Despite my daily vigils I was surprisingly slow to detect his approach. I was a worker who tended toward engrossment regardless of the frivolity of my task. I was easily captivated by the filling out of forms, the slicing of paper into squares, the placing of books in their proper order. And I was so intent upon the thought of his arrival that I often missed the actual moment he arrived. More often than not, it was Nella who alerted me as she glanced out the window over her blue-stemmed glasses, a slight frown on her face, “Your prayers have been answered.”
Imagine my alarm when a week later it was I who saw him approach through the picture window, accompanied by, of all people, his mother (Siobhan had been quick to identify her as such just a few weeks before). I was at once overjoyed to see him and mortified by the prospect of encountering him in the presence of someone who would be a walking, talking reminder of the chronological chasm between us, a woman who would have every right to hate me if she knew my thoughts.
“My God,” I said to Nella under my breath, “he’s with his mother.”
She looked coolly at the winsome pair and then at me without expression. Firmly, she pressed the bridge of her glasses into place as if to say: Everything’s fine. Don’t panic.
Before I had time to think further, Mother and Son were in the front door. I needn’t have worried about those first few minutes of contact for as they passed the front desk the young man kept his head down like a convict while his mother managed a strained smile and said hello. She was very pretty (one could easily trace the lineage) though discrepantly ill at ease, exuding as she did an odd combination of beauty and unhappiness (shades of Rachel Ward’
s bone structure displaying the tentative, agony-shaped sulk of Emily Dickinson—any heterosexual priest with a pulse would have found her appealing). It was the first time I had seen either of them in the company of another. As they made their way toward the DVDs, I stifled an urge to run out of the building. I suppressed my mounting anxiety in an effort to quickly reason out the best way to handle our impending encounter.
They were lovely together. Both dark-haired and dark-eyed. I felt the inappropriate urge to photograph them. She stepped up to the counter and he hung back a bit. I was reminded of the way a mother is tied to her infant in the early days; when the infant cries, the woman’s insides contract.
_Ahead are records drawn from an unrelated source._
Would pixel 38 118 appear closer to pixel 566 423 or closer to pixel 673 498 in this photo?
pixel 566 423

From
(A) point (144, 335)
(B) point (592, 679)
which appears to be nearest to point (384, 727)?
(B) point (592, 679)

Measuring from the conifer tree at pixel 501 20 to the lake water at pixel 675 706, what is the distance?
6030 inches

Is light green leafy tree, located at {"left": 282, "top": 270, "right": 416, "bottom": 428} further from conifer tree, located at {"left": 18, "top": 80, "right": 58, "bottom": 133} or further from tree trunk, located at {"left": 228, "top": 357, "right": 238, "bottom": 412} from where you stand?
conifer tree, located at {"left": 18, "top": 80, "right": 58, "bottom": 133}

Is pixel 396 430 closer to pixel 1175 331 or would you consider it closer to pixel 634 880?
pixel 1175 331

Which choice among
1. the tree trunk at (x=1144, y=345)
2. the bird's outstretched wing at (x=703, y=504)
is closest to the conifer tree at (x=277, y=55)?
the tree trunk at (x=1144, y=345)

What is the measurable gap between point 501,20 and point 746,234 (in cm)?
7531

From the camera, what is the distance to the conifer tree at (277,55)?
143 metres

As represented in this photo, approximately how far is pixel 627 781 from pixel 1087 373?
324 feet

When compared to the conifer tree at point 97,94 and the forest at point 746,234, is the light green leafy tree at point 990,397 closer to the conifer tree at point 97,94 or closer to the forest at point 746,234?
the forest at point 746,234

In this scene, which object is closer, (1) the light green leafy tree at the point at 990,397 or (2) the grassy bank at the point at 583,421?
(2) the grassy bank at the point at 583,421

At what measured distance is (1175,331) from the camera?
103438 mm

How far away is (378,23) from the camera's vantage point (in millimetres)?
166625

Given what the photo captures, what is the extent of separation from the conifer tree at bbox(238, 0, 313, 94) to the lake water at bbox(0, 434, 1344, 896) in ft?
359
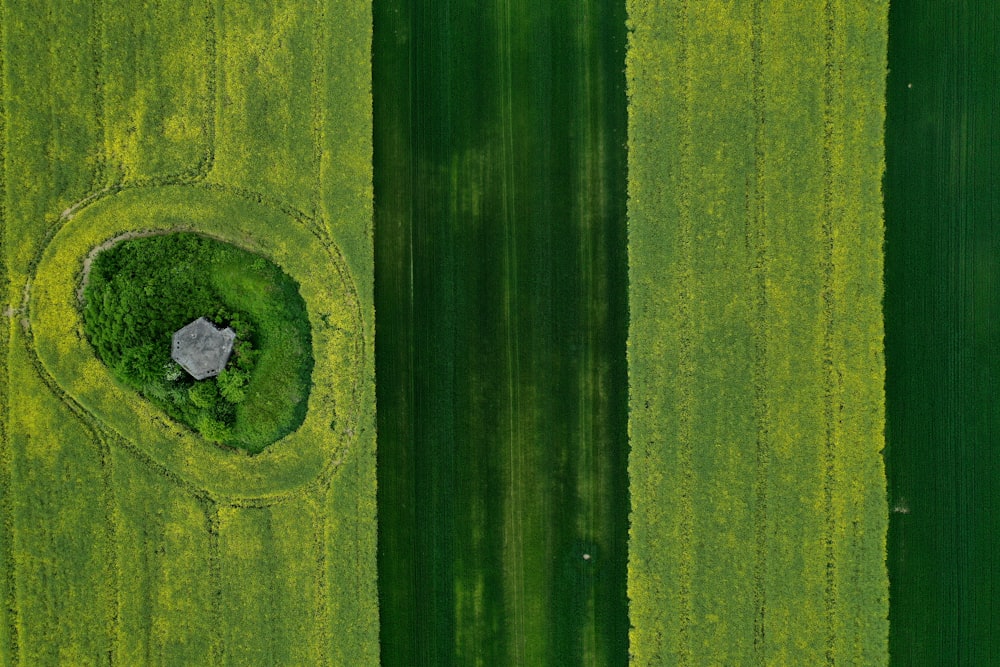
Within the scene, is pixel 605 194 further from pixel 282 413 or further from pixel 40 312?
pixel 40 312

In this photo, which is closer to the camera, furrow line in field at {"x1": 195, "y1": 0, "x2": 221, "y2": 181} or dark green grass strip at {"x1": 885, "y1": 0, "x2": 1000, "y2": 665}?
dark green grass strip at {"x1": 885, "y1": 0, "x2": 1000, "y2": 665}

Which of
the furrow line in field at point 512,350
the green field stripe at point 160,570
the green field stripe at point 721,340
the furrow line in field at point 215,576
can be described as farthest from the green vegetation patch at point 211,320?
the green field stripe at point 721,340

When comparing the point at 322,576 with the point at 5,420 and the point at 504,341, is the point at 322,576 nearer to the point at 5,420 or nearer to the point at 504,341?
the point at 504,341

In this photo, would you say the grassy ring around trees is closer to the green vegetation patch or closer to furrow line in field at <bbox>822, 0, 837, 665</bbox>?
the green vegetation patch

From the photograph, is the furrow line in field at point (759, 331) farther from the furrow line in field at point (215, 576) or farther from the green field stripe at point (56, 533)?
the green field stripe at point (56, 533)

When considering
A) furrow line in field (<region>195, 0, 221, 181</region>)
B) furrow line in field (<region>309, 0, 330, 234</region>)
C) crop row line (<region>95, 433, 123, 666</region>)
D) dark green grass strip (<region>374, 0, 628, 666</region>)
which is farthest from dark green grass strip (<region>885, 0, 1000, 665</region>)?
crop row line (<region>95, 433, 123, 666</region>)

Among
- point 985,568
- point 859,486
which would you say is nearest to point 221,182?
point 859,486


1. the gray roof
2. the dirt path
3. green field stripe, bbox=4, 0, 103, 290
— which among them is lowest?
the gray roof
The thread was still there between them, I could see it in the way she led and he followed, the relief with which he allowed himself to be released from the obligation to speak. It surprised me that he was clearly more relaxed in her presence than he had been alone. One hears stories of teenagers estranged from or embarrassed by their parents. In this respect, he was more like a younger child who constantly tracks the mother for comfort and is on edge when she is out of sight. He seemed, if anything, grateful for her protection, for the opportunity to be in proximity to me without the pressure to converse, near me and yet safe from my advances.
They spoke in soft, teasing murmurs.
“You haven’t seen this?” he laughed, pointing to one of the films.
“You know I don’t sit around all day watching stuff.” She seemed to be hinting at the fact that he did, but either he didn’t notice or he didn’t mind.